Game Review
Gamestar Mechanic

Captivating manga romp teaches kids game design

  • The Gamestar Mechanic home page.

  • Picking a class project in Gamestar Mechanic.

  • The teacher dashboard in Gamestar Mechanic.

  • Checking the goals and rules for a Gamestar Mechanic mission.

  • Playing through a maze mission in Gamestar Mechanic.

Quick Take
Pros: A tremendous amount of well-documented game design and pedagogical resources come for free, with premium content available to teachers and kids at a deep discount.
Cons: It allows for a lot of complexity in games but doesn't go into programming or past a handful of game genres.
Bottom Line: This terrific and affordable toolset teaches kids how to design games and shows teachers how to use games to teach.
Learning Scores
Engagement Is the product stimulating, entertaining, and engrossing? Will kids want to return?

Kids learn about games by designing their own games. When going on missions, they unlock a steady stream of content that deepens their workshop experience.

Pedagogy Is learning content seamlessly baked-in, and do kids build conceptual understanding? Is the product adaptable and empowering? Will skills transfer? 4

The in-game and on-site documentation available to kids and teachers teaches lots about game design and invites classes to incorporate whatever content they can imagine.
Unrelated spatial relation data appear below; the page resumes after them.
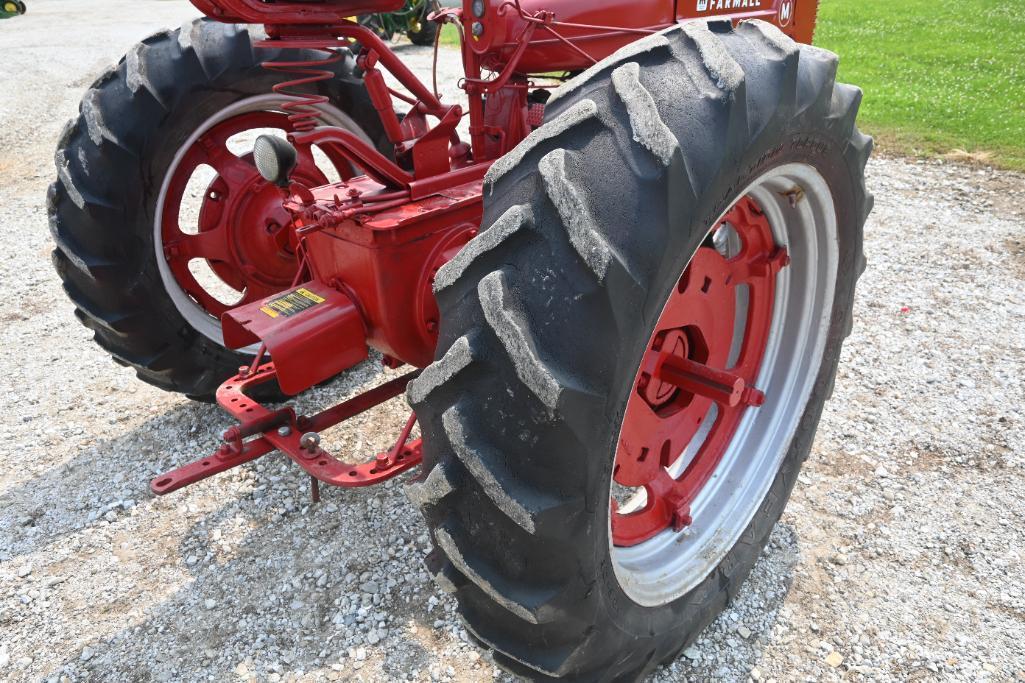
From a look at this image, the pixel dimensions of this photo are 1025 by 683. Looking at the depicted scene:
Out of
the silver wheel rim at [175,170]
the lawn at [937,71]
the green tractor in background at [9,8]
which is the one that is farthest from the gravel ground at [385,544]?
the green tractor in background at [9,8]

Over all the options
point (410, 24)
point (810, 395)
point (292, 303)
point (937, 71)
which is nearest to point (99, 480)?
point (292, 303)

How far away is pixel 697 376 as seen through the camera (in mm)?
2064

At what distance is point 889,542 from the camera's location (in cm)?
251

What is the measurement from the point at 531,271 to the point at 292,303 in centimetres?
114

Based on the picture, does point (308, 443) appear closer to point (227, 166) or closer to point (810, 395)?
point (227, 166)

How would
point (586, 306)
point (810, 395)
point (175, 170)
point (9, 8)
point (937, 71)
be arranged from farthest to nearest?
point (9, 8), point (937, 71), point (175, 170), point (810, 395), point (586, 306)

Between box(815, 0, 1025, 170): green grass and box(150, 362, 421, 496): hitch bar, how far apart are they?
5.90 m

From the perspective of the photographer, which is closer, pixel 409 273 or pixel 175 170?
pixel 409 273

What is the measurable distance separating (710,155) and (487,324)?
20.4 inches

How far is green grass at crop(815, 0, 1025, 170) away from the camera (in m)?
6.75

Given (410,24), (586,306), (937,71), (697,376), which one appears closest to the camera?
(586,306)

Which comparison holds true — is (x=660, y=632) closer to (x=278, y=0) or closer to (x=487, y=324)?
(x=487, y=324)

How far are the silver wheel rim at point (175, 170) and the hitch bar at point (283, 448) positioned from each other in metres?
0.47

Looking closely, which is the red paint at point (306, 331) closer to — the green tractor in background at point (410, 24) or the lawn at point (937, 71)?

Support Does the product take into account learners of varying abilities, skill levels, and learning styles? Does it address both struggling and advanced students? 5

Clear goals always draw kids’ attention to what they should learn from each mission, and the learning guide offers dozens of conversationally written lessons to support teachers using Gamestar Mechanic.

Our Review
What's It Like?

Gamestar Mechanic is an online toolset, game, and community that teaches kids how to build games. It focuses on the art of visual design rather than on programming, as other game-making platforms, such as Scratch, do.

A series of manga cut-scenes and "missions" ask kids to play, fix, and make different kinds of games built around specific mechanics, like collecting points or jumping. As kids learn design, they unlock "sprites," or pieces, of the games they've mastered to use in their own game design workshops. Kids can share the games they've made with teachers and classmates, as well as the Gamestar Mechanic community, by publishing them to Game Alley.

Is It Good For Learning?

Overall, Gamestar Mechanic is one of the best-documented and approachable game-design tools available to kids and their teachers. It partners with a number of major players in the emerging Connected Learning movement (such as the MacArthur Foundation and the Mozilla Open Badges Initiative), and its blog routinely shares useful game-based learning resources.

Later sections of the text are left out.